Developer experience is crucial in HPC. Scientists love doing science and as such operations must provide everything that they can to reduce the knowledge barrier to entry: documentations, tips, examples, active help.

This is not over, are today research is focused on using infrastructure more efficiently and improving measurements and reporting. MLCO2 is a project that computes carbon emissions from training. We find that smaller and focused models can be trained more efficiently on all metrics. The same goes with ethics: the FineWeb dataset is derived from CommonCrawl. Free and open source code is used for training and data is removed from datasets when requested.

If you wish to try some models trained and hosted by HuggingFace without the need for a user account, head over to HuggingChat.

Your LLM stack LGTM!

By Wilfried Roset, Engineering Manager @ OVHCloud

Technology is a universe of ideas, practices and tools of its own. It is so vast that it is self-sustaining and professions branched out and specialized, offering the capability to really pick the best tool for the right job.
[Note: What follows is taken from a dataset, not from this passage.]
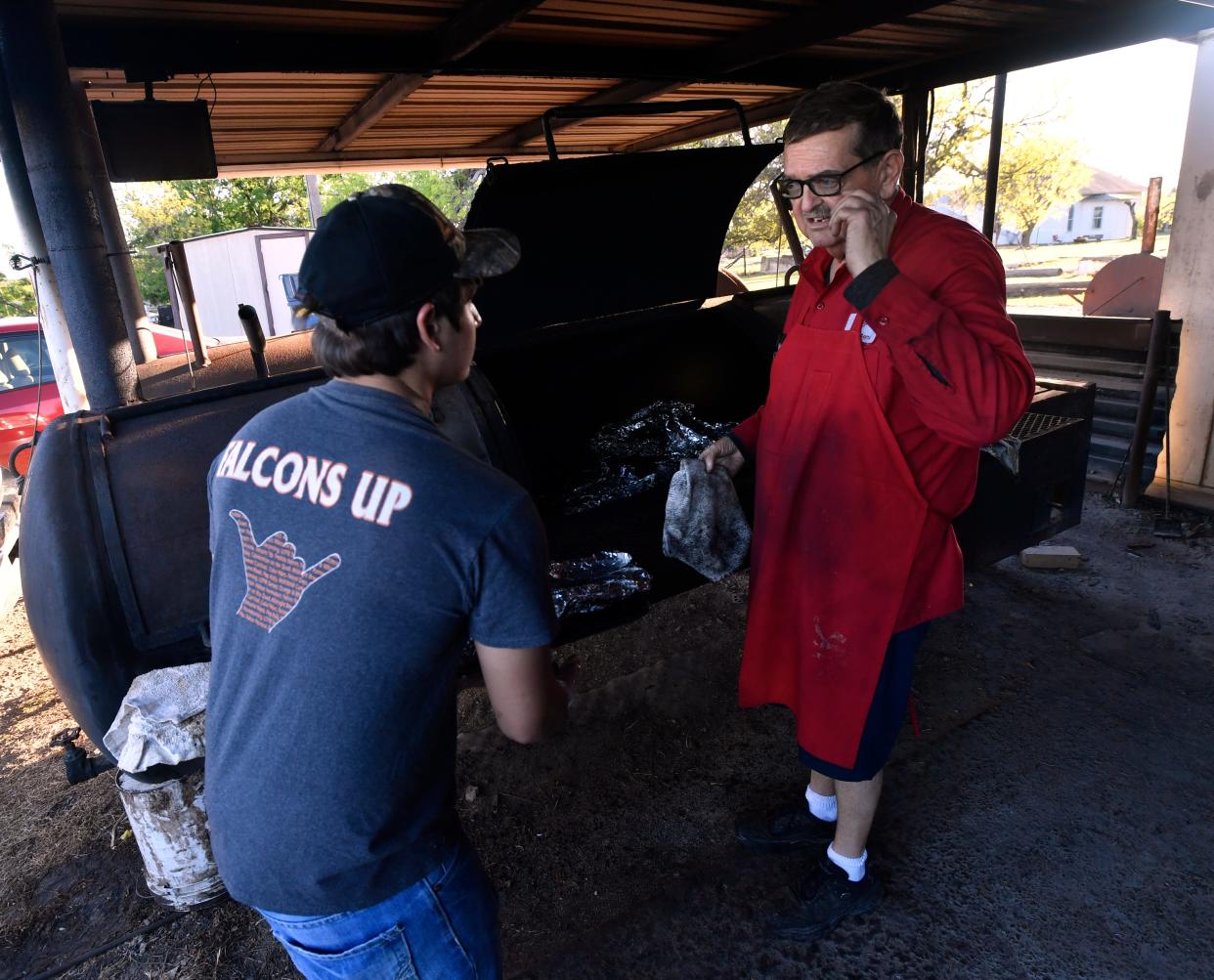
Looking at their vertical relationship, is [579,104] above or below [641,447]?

Take Infrastructure as Code: we can quickly and reliably create infrastructure and destroy it in a matter of minutes with minimal human intervention.
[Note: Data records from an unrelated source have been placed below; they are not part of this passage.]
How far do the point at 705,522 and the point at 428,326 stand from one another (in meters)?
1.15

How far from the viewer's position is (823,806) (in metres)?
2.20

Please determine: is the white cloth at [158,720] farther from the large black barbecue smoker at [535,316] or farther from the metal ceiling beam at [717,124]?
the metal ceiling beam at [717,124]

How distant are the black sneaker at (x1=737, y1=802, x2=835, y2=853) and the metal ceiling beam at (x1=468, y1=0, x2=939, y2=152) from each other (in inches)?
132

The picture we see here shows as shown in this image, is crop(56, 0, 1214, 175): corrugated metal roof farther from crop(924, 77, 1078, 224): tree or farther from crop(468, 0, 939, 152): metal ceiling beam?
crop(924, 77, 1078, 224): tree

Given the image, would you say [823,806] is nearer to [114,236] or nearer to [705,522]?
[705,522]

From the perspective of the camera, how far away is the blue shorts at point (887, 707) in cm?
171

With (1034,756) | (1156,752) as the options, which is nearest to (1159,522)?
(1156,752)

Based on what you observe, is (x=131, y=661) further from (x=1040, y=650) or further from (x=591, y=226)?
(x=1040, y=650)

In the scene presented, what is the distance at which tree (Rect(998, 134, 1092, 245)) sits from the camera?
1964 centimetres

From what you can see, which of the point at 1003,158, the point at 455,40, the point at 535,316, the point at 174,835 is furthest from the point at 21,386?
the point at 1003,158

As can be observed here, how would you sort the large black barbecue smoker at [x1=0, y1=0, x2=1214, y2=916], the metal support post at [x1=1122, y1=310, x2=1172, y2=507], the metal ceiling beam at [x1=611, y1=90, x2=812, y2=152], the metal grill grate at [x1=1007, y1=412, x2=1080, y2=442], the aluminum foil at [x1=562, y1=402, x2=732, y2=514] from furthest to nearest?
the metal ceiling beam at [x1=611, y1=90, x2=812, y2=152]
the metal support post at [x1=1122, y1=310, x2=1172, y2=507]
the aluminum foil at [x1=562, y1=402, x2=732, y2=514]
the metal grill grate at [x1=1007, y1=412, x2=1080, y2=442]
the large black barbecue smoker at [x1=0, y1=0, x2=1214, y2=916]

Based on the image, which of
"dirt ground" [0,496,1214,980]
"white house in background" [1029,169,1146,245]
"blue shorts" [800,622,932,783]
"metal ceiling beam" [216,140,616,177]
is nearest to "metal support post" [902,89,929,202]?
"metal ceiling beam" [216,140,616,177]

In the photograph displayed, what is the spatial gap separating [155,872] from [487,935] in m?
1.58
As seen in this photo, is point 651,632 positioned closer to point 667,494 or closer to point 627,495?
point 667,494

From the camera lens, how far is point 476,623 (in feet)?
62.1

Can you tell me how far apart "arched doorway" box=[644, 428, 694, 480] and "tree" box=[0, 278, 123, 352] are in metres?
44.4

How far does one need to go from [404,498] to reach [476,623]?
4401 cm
Reaching full automation from scratch requires a few steps:

  • Manual provisioning;
  • Repeatable provisioning;
  • Simplified provisioning;
  • Observability;
  • Ability to destroy and rebuild from scratch.

Moreover, a higher targeted level of abstraction implies more layers of shared infrastructure and steps towards provisioning the solution. For instance, to deliver an infrastructure capable of displaying a web chat interface for Large Language Models, we would need to deploy the following layers:

  • Kubernetes and its nodes, with their underlying infrastructure;
  • HuggingFace’s solutions such as UI Chat;
  • An observability stack such as the one provided by Grafana Labs: Loki, Grafana, Tempo, Mimir, Pyroscope;
  • A load testing tool such as k6.

While everything can be deployed with Terraform and Ansible, we do not advise doing so: duplicating infrastructure state in multiple places may cause complex issues. Apps deployed in Kubernetes, including observability tooling, should be deployed with ArgoCD or FluxCD. Their state will depend on configuration hosted in a place accessible to target infrastructure and synchronized with it. Plus, most Cloud providers and services have started supporting GitOps solutions natively.